When Your Chapter 13 Plan Payment Is Not Written In Stone?

In most chapter 13 bankruptcy cases, upon confirmation, a monthly payment is set in place and it will not vary. However, there is always an exception to this rule. In some circumstances, the debtor can bring a motion to modify the plan such as a case where there is a significant decrease in income. Well what is good for the goose is good for the gander. Thus, the Chapter 13 trustee has the ability to bring a motion to increase the plan payment should there be a significant increase in income. This is provided for under section 1329 of the United States Bankruptcy Code which is entitled “modification of plan after confirmation.” One of my recent debtors just incurred this event.

In our fact scenario, the debtor was paying $300 per month for 36 months which provided for a 10% repayment to unsecured creditors. The debtor was nine months away from completing the plan when the trustee brought a motion to modify plan. The trustee was able to gather from the debtor’s tax returns that the income increased significantly, in fact, it more than doubled. Based upon this fact, the trustee brought its motion pursuant to section 1329 which states in part: at any time after confirmation of the plan, before the completion of payments under such plan, the plan may be modified, upon request of the debtor, the trustee, or the holder of an allowed unsecured claim to – increase or reduce the amount of payments on claims of a particular class provided for by the plan.Modification Under Section 1329

What this means to the debtor is extremely drastic. The debtor believed that he was paying back $2700 worth of debt to unsecured creditors instead of $27,000 worth of debt. Since there was a significant increase in income, the trustee is likely to be successful in its motion to modify the plan. If this modification were to occur, the debtor would be paying back 100% of his unsecured debt or the full $27,000. To add insult to injury, this motion is being brought nine months before the suspected completion of the case. Further, $5600 of the unsecured debt is City of Chicago parking tickets. Should the debtor not pay 100% of the debt and have the case dismissed, the debtor will be subject to the city of Chicago’s wrath which could include booting the vehicle, impounding the vehicle and suspending the debtor’s driver’s license in the State of Illinois. Thus, we have a very drastic situation to deal with.

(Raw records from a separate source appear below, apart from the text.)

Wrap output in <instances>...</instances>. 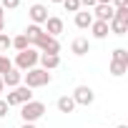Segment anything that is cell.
Here are the masks:
<instances>
[{"instance_id":"obj_1","label":"cell","mask_w":128,"mask_h":128,"mask_svg":"<svg viewBox=\"0 0 128 128\" xmlns=\"http://www.w3.org/2000/svg\"><path fill=\"white\" fill-rule=\"evenodd\" d=\"M53 80V76L48 73V70H43V68H30L28 73H23V83L33 90V88H43V86H48Z\"/></svg>"},{"instance_id":"obj_2","label":"cell","mask_w":128,"mask_h":128,"mask_svg":"<svg viewBox=\"0 0 128 128\" xmlns=\"http://www.w3.org/2000/svg\"><path fill=\"white\" fill-rule=\"evenodd\" d=\"M45 116V103H40V100H30V103H23L20 106V118H23V123H35L38 118H43Z\"/></svg>"},{"instance_id":"obj_3","label":"cell","mask_w":128,"mask_h":128,"mask_svg":"<svg viewBox=\"0 0 128 128\" xmlns=\"http://www.w3.org/2000/svg\"><path fill=\"white\" fill-rule=\"evenodd\" d=\"M38 58H40V53H38L35 48L20 50V53L15 55V68H18L20 73H28L30 68H35V66H38Z\"/></svg>"},{"instance_id":"obj_4","label":"cell","mask_w":128,"mask_h":128,"mask_svg":"<svg viewBox=\"0 0 128 128\" xmlns=\"http://www.w3.org/2000/svg\"><path fill=\"white\" fill-rule=\"evenodd\" d=\"M33 45H35L40 53H50V55H58V53H60V43H58V38H53V35H48V33H43Z\"/></svg>"},{"instance_id":"obj_5","label":"cell","mask_w":128,"mask_h":128,"mask_svg":"<svg viewBox=\"0 0 128 128\" xmlns=\"http://www.w3.org/2000/svg\"><path fill=\"white\" fill-rule=\"evenodd\" d=\"M70 98L76 100V106H90V103L96 100V93H93V88H88V86H78Z\"/></svg>"},{"instance_id":"obj_6","label":"cell","mask_w":128,"mask_h":128,"mask_svg":"<svg viewBox=\"0 0 128 128\" xmlns=\"http://www.w3.org/2000/svg\"><path fill=\"white\" fill-rule=\"evenodd\" d=\"M28 15H30L33 25H43V23L50 18V15H48V8H45V5H40V3L30 5V8H28Z\"/></svg>"},{"instance_id":"obj_7","label":"cell","mask_w":128,"mask_h":128,"mask_svg":"<svg viewBox=\"0 0 128 128\" xmlns=\"http://www.w3.org/2000/svg\"><path fill=\"white\" fill-rule=\"evenodd\" d=\"M113 13H116V8H113V5H96L93 20H100V23H110V20H113Z\"/></svg>"},{"instance_id":"obj_8","label":"cell","mask_w":128,"mask_h":128,"mask_svg":"<svg viewBox=\"0 0 128 128\" xmlns=\"http://www.w3.org/2000/svg\"><path fill=\"white\" fill-rule=\"evenodd\" d=\"M43 25H45V30H43V33H48V35H53V38H58V35L63 33V20H60V18H55V15H50Z\"/></svg>"},{"instance_id":"obj_9","label":"cell","mask_w":128,"mask_h":128,"mask_svg":"<svg viewBox=\"0 0 128 128\" xmlns=\"http://www.w3.org/2000/svg\"><path fill=\"white\" fill-rule=\"evenodd\" d=\"M13 100H15V106L30 103V100H33V90H30L28 86H18V88L13 90Z\"/></svg>"},{"instance_id":"obj_10","label":"cell","mask_w":128,"mask_h":128,"mask_svg":"<svg viewBox=\"0 0 128 128\" xmlns=\"http://www.w3.org/2000/svg\"><path fill=\"white\" fill-rule=\"evenodd\" d=\"M3 83H5L8 88H18V86H23V73H20L18 68H10V70L3 76Z\"/></svg>"},{"instance_id":"obj_11","label":"cell","mask_w":128,"mask_h":128,"mask_svg":"<svg viewBox=\"0 0 128 128\" xmlns=\"http://www.w3.org/2000/svg\"><path fill=\"white\" fill-rule=\"evenodd\" d=\"M38 63L43 66V70H53V68H58L60 66V58L58 55H50V53H40V58H38Z\"/></svg>"},{"instance_id":"obj_12","label":"cell","mask_w":128,"mask_h":128,"mask_svg":"<svg viewBox=\"0 0 128 128\" xmlns=\"http://www.w3.org/2000/svg\"><path fill=\"white\" fill-rule=\"evenodd\" d=\"M76 25H78L80 30L90 28V25H93V13H90V10H78V13H76Z\"/></svg>"},{"instance_id":"obj_13","label":"cell","mask_w":128,"mask_h":128,"mask_svg":"<svg viewBox=\"0 0 128 128\" xmlns=\"http://www.w3.org/2000/svg\"><path fill=\"white\" fill-rule=\"evenodd\" d=\"M70 50H73L76 55H86V53L90 50V43H88V38H76V40L70 43Z\"/></svg>"},{"instance_id":"obj_14","label":"cell","mask_w":128,"mask_h":128,"mask_svg":"<svg viewBox=\"0 0 128 128\" xmlns=\"http://www.w3.org/2000/svg\"><path fill=\"white\" fill-rule=\"evenodd\" d=\"M55 106H58V110H60V113H73V110H76V100H73L70 96H60Z\"/></svg>"},{"instance_id":"obj_15","label":"cell","mask_w":128,"mask_h":128,"mask_svg":"<svg viewBox=\"0 0 128 128\" xmlns=\"http://www.w3.org/2000/svg\"><path fill=\"white\" fill-rule=\"evenodd\" d=\"M126 30H128V23L126 20H110L108 23V33H113V35H126Z\"/></svg>"},{"instance_id":"obj_16","label":"cell","mask_w":128,"mask_h":128,"mask_svg":"<svg viewBox=\"0 0 128 128\" xmlns=\"http://www.w3.org/2000/svg\"><path fill=\"white\" fill-rule=\"evenodd\" d=\"M90 33H93V38L103 40V38L108 35V23H100V20H93V25H90Z\"/></svg>"},{"instance_id":"obj_17","label":"cell","mask_w":128,"mask_h":128,"mask_svg":"<svg viewBox=\"0 0 128 128\" xmlns=\"http://www.w3.org/2000/svg\"><path fill=\"white\" fill-rule=\"evenodd\" d=\"M23 35H25V38H28V43L33 45V43H35V40H38V38L43 35V28H40V25H33V23H30V25L25 28V33H23Z\"/></svg>"},{"instance_id":"obj_18","label":"cell","mask_w":128,"mask_h":128,"mask_svg":"<svg viewBox=\"0 0 128 128\" xmlns=\"http://www.w3.org/2000/svg\"><path fill=\"white\" fill-rule=\"evenodd\" d=\"M10 45H13V48H15L18 53H20V50H28V48H30V43H28V38H25L23 33H20L18 38H13V40H10Z\"/></svg>"},{"instance_id":"obj_19","label":"cell","mask_w":128,"mask_h":128,"mask_svg":"<svg viewBox=\"0 0 128 128\" xmlns=\"http://www.w3.org/2000/svg\"><path fill=\"white\" fill-rule=\"evenodd\" d=\"M113 60L128 66V50H126V48H116V50H113Z\"/></svg>"},{"instance_id":"obj_20","label":"cell","mask_w":128,"mask_h":128,"mask_svg":"<svg viewBox=\"0 0 128 128\" xmlns=\"http://www.w3.org/2000/svg\"><path fill=\"white\" fill-rule=\"evenodd\" d=\"M126 70H128V66H123V63H116V60H110V73H113L116 78H120Z\"/></svg>"},{"instance_id":"obj_21","label":"cell","mask_w":128,"mask_h":128,"mask_svg":"<svg viewBox=\"0 0 128 128\" xmlns=\"http://www.w3.org/2000/svg\"><path fill=\"white\" fill-rule=\"evenodd\" d=\"M60 5L66 8L68 13H78V10H80V3H78V0H63Z\"/></svg>"},{"instance_id":"obj_22","label":"cell","mask_w":128,"mask_h":128,"mask_svg":"<svg viewBox=\"0 0 128 128\" xmlns=\"http://www.w3.org/2000/svg\"><path fill=\"white\" fill-rule=\"evenodd\" d=\"M10 68H13L10 58H8V55H0V76H5V73H8Z\"/></svg>"},{"instance_id":"obj_23","label":"cell","mask_w":128,"mask_h":128,"mask_svg":"<svg viewBox=\"0 0 128 128\" xmlns=\"http://www.w3.org/2000/svg\"><path fill=\"white\" fill-rule=\"evenodd\" d=\"M20 5V0H0V8L3 10H15Z\"/></svg>"},{"instance_id":"obj_24","label":"cell","mask_w":128,"mask_h":128,"mask_svg":"<svg viewBox=\"0 0 128 128\" xmlns=\"http://www.w3.org/2000/svg\"><path fill=\"white\" fill-rule=\"evenodd\" d=\"M10 40H13V38H8L5 33H0V50H8V48H10Z\"/></svg>"},{"instance_id":"obj_25","label":"cell","mask_w":128,"mask_h":128,"mask_svg":"<svg viewBox=\"0 0 128 128\" xmlns=\"http://www.w3.org/2000/svg\"><path fill=\"white\" fill-rule=\"evenodd\" d=\"M5 116H8V103L0 98V118H5Z\"/></svg>"},{"instance_id":"obj_26","label":"cell","mask_w":128,"mask_h":128,"mask_svg":"<svg viewBox=\"0 0 128 128\" xmlns=\"http://www.w3.org/2000/svg\"><path fill=\"white\" fill-rule=\"evenodd\" d=\"M78 3H80V8L86 5V8H96L98 3H96V0H78Z\"/></svg>"},{"instance_id":"obj_27","label":"cell","mask_w":128,"mask_h":128,"mask_svg":"<svg viewBox=\"0 0 128 128\" xmlns=\"http://www.w3.org/2000/svg\"><path fill=\"white\" fill-rule=\"evenodd\" d=\"M116 8H128V0H113Z\"/></svg>"},{"instance_id":"obj_28","label":"cell","mask_w":128,"mask_h":128,"mask_svg":"<svg viewBox=\"0 0 128 128\" xmlns=\"http://www.w3.org/2000/svg\"><path fill=\"white\" fill-rule=\"evenodd\" d=\"M98 5H113V0H96Z\"/></svg>"},{"instance_id":"obj_29","label":"cell","mask_w":128,"mask_h":128,"mask_svg":"<svg viewBox=\"0 0 128 128\" xmlns=\"http://www.w3.org/2000/svg\"><path fill=\"white\" fill-rule=\"evenodd\" d=\"M3 90H5V83H3V76H0V96H3Z\"/></svg>"},{"instance_id":"obj_30","label":"cell","mask_w":128,"mask_h":128,"mask_svg":"<svg viewBox=\"0 0 128 128\" xmlns=\"http://www.w3.org/2000/svg\"><path fill=\"white\" fill-rule=\"evenodd\" d=\"M20 128H35V123H23Z\"/></svg>"},{"instance_id":"obj_31","label":"cell","mask_w":128,"mask_h":128,"mask_svg":"<svg viewBox=\"0 0 128 128\" xmlns=\"http://www.w3.org/2000/svg\"><path fill=\"white\" fill-rule=\"evenodd\" d=\"M0 20H5V10L3 8H0Z\"/></svg>"},{"instance_id":"obj_32","label":"cell","mask_w":128,"mask_h":128,"mask_svg":"<svg viewBox=\"0 0 128 128\" xmlns=\"http://www.w3.org/2000/svg\"><path fill=\"white\" fill-rule=\"evenodd\" d=\"M3 28H5V20H0V33H3Z\"/></svg>"},{"instance_id":"obj_33","label":"cell","mask_w":128,"mask_h":128,"mask_svg":"<svg viewBox=\"0 0 128 128\" xmlns=\"http://www.w3.org/2000/svg\"><path fill=\"white\" fill-rule=\"evenodd\" d=\"M50 3H63V0H50Z\"/></svg>"},{"instance_id":"obj_34","label":"cell","mask_w":128,"mask_h":128,"mask_svg":"<svg viewBox=\"0 0 128 128\" xmlns=\"http://www.w3.org/2000/svg\"><path fill=\"white\" fill-rule=\"evenodd\" d=\"M118 128H128V126H123V123H120V126H118Z\"/></svg>"}]
</instances>
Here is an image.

What we are going to do is analyze the income and expenses of the debtor. We’re going to see whether or not the additional income disclosed on the tax return is still in play. Where going to see if there are any additional expenses in the debtor’s schedules. We’re also going to try and bring a defense of collateral estoppel or latches in that the trustee waited until very close to the end of the plan to spring this motion. Cases on the trustee’s side include Petrol versus Mishler as well as In Re Witkowski which both talk about the trustee’s ability to monitor the income via tax returns and the ability to modify the plan pursuant to section 1329.

Please note that the above example is not the typical case. Most debtors in a chapter 13 bankruptcy case do not see more than double an increase in income while they are in the plan. In fact 99% of most debtors struggle to continue to make their existing chapter 13 plan as well as all of their other living expenses. It is only in the rarest case where we see a significant increase in income and even rarer, a chapter 13 trustee’s motion to modify plan. I simply want to make the readers aware that this situation does exist and it can happen in certain circumstances, albeit rarely.